Alitalia, spunta il maxipolo Air One-Meridiana

da Milano

Salvare Alitalia creando un unico polo aereo nazionale con Air One e Meridiana che a sua volta controlla oltre il 40% di Eurofly. Accantonata per il momento l’alternativa dello spezzatino, l’accordo a tre sarebbe una delle ipotesi allo studio per riscrivere il destino dell’ex compagnia di bandiera. Il dossier Alitalia è nelle mani di Intesa Sanpaolo e, come era stato anticipato, un primo punto della situazione era atteso tra venerdì scorso e l’inizio della prossima settimana.
Al momento si tratta di indiscrezioni ma la squadra guidata da Gaetano Miccichè, cui l’ad di Ca’ de Sass Corrado Passera ha affidato le trattative, sta lavorando su un «piano di intervento» da presentare all’assemblea dei soci e al cda Alitalia del 27 giugno.
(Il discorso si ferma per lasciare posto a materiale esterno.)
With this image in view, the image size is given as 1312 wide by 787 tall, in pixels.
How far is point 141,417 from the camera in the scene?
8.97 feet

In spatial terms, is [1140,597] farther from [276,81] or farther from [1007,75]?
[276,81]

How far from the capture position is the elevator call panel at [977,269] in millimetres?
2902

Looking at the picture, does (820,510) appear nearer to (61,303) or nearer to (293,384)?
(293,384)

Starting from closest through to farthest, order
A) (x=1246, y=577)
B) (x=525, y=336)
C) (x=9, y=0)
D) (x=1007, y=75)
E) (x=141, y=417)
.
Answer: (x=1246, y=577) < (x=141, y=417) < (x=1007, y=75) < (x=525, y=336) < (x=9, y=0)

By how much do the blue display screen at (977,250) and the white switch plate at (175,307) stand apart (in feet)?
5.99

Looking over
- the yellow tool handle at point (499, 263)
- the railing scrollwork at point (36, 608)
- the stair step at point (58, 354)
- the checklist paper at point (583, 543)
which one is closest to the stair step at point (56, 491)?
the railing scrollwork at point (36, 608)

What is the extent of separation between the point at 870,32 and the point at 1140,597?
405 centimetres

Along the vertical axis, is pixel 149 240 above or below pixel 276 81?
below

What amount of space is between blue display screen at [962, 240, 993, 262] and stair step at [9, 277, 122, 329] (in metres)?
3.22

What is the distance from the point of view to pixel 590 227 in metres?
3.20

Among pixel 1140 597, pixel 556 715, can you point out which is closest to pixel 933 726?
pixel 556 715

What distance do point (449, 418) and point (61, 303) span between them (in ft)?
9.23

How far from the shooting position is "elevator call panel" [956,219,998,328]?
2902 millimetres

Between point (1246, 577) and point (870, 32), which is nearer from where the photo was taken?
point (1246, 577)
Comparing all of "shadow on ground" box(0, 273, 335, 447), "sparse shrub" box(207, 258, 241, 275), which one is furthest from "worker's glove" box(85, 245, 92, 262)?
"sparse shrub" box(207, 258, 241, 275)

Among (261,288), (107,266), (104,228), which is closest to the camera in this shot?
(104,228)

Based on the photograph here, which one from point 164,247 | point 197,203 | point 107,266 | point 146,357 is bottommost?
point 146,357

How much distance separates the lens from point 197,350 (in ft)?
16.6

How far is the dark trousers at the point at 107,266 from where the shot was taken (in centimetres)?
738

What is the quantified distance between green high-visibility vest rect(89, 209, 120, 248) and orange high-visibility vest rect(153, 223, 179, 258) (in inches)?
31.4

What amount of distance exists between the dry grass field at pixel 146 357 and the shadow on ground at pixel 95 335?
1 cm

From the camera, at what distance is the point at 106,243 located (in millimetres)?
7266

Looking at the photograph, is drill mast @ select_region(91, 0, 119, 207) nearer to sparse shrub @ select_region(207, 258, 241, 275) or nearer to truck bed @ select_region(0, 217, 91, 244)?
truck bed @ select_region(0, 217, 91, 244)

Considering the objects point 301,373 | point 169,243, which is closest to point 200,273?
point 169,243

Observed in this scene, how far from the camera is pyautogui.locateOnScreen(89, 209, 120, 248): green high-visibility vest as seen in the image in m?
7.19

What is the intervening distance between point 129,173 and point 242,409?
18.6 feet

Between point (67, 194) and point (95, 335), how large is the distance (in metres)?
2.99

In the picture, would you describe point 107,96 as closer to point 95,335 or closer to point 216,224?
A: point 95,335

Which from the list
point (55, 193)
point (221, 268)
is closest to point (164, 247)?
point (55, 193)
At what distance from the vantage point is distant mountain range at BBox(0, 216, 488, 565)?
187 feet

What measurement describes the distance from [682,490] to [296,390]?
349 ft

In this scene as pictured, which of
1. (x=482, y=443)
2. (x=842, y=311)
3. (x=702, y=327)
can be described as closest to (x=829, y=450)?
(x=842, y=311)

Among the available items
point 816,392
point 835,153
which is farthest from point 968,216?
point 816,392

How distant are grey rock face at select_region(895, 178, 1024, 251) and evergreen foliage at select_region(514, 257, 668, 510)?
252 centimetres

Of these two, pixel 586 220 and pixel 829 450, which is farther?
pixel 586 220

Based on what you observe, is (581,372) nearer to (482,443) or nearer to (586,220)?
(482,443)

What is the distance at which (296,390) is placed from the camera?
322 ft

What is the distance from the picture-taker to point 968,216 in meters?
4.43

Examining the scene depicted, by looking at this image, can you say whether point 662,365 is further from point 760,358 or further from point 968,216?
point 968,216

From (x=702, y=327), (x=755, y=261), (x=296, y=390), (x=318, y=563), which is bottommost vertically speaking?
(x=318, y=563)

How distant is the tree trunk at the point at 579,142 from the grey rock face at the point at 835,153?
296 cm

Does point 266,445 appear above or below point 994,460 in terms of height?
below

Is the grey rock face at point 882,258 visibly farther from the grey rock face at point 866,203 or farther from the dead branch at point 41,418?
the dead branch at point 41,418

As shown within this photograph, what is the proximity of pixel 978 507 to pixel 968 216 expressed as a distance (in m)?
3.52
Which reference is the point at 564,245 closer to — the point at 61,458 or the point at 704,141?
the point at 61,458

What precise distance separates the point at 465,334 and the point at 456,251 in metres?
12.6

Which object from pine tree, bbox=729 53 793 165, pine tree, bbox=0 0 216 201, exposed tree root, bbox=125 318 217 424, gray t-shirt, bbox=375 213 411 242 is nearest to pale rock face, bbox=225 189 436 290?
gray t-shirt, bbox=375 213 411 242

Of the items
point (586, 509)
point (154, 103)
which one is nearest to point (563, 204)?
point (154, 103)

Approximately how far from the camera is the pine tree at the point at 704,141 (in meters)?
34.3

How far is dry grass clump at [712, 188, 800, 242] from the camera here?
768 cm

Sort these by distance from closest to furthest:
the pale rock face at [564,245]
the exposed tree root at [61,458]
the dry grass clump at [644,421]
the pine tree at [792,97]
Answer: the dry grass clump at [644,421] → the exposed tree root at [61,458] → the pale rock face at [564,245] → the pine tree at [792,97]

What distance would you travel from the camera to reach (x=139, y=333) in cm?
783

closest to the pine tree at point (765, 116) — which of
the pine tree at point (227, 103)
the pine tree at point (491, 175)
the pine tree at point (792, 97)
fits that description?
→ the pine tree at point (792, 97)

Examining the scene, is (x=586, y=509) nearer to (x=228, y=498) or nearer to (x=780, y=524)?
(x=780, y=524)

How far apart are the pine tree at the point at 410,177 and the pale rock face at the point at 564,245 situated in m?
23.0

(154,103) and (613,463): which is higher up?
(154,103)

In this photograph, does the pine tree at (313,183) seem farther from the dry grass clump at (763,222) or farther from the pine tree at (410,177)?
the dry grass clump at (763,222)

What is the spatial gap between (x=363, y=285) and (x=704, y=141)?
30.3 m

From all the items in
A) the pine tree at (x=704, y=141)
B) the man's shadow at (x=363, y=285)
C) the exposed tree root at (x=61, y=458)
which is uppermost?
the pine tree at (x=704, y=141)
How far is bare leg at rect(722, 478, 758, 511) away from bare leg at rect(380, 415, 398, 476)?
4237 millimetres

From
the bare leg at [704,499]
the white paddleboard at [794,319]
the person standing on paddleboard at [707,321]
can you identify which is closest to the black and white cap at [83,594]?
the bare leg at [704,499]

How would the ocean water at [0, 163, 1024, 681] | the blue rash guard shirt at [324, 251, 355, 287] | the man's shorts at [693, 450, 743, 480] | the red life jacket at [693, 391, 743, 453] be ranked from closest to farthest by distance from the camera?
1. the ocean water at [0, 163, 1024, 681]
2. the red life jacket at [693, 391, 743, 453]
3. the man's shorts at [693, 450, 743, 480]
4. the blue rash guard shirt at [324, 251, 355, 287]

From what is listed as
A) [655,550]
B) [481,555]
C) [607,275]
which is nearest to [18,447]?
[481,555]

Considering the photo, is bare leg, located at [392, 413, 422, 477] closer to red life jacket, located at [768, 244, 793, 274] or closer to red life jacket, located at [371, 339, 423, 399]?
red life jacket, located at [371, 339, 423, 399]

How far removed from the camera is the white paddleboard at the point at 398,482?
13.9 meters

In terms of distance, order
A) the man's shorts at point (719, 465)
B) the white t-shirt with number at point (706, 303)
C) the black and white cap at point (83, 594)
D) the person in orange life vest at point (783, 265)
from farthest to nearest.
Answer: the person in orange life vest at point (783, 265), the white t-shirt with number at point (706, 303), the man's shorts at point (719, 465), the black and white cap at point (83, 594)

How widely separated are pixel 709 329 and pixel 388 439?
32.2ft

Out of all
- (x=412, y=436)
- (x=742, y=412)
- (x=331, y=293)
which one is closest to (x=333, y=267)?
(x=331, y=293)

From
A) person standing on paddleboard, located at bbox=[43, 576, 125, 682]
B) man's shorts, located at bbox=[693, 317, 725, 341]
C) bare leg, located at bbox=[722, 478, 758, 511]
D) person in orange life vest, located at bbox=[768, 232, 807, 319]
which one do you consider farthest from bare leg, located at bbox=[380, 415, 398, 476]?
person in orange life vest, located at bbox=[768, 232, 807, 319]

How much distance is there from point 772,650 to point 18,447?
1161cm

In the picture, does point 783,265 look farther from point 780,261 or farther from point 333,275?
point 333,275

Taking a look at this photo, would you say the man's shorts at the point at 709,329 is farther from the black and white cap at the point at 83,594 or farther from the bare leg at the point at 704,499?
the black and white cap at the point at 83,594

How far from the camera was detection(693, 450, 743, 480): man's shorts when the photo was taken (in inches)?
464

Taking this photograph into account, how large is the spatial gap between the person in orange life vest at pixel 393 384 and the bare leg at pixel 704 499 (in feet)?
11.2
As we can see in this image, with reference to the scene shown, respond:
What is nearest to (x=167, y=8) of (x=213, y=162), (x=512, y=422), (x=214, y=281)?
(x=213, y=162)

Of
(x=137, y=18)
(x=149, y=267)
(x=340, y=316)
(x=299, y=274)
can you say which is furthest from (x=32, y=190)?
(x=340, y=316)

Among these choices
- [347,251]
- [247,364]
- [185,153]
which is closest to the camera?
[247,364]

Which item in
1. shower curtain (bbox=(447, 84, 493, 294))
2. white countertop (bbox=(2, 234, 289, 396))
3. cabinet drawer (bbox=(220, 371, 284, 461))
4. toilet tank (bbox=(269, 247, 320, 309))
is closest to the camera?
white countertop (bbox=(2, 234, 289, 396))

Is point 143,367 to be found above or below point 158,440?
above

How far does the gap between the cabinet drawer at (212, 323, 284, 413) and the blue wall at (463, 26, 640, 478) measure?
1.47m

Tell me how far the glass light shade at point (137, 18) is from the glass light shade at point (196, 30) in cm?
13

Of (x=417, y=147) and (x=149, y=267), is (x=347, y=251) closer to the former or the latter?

Due giorni prima, il 25 giugno, il ministro dell’Economia Giulio Tremonti dovrebbe riferire su Alitalia davanti alle Commissioni Trasporti di Camera e Senato.
La fusione con Alitalia era stata più volte ipotizzata dal proprietario di Air One, Carlo Toto. Da parte sua giovedì Meridiana potrebbe invece presentare un piano industriale di «lacrime e sangue». A temerlo sono i sindacati, una parte dei quali promuove la creazione di una grande compagnia nazionale frutto della fusione dei tre vettori. Il disegno trova sostenitori anche tra le fila del Pdl e consentirebbe più margini di trattativa con un eventuale partner internazionale.
Il lavoro di Intesa procede spedito: la squadra di Passera starebbe studiando l’integrazione dei network Alitalia-Air One, così da ottimizzare flotta e personale. Le indiscrezioni mettono però in allarme i sindacati. L’Anpac parla di «quote di esuberi ingenti, superiori a quelle ipotizzate nel piano di Air France-Klm» e chiede, come la Uiltrasporti, che i sindacati siano coinvolti già in questa fase. «Ci risulta che il lavoro sia piuttosto avanzato - dice Stefano De Carlo, vicepresidente Anpac - con un’analisi suddivisa tra varie sezioni; una di queste riguarda il network che sarebbe pensato in integrazione con quello di Air One». Secondo altre ipotesi l’area Cargo di Alitalia potrebbe invece essere rilevata da alcuni imprenditori del Centro-Sud. Lo ha detto il finanziere Fabio Verna che lavora con Bruno Ermolli sulla cordata italiana su incarico del premier Silvio Berlusconi. Secondo Verna, tuttavia, nel riassetto di Alitalia «un ruolo insostituibile» continua ad averlo un vettore internazionale. «Al momento infatti in Italia non c’è nessun imprenditore capace di mettere sul piatto i tre miliardi necessari al rilancio dell’aviolinea». Malgrado le smentite, per Verna in pole position resterebbe Air France-Klm (a cui andrebbe il 10-15%), quindi la cordata italiana con «una partecipazione del 20%, pari a un investimento di circa 600 milioni». Mentre Air One agirebbe come partner industriale visto che Toto ha già un’esposizione dichiarata non inferiore ai 560-570 milioni. Possibile l’ingresso nel capitale di Intesa, oggi advisor.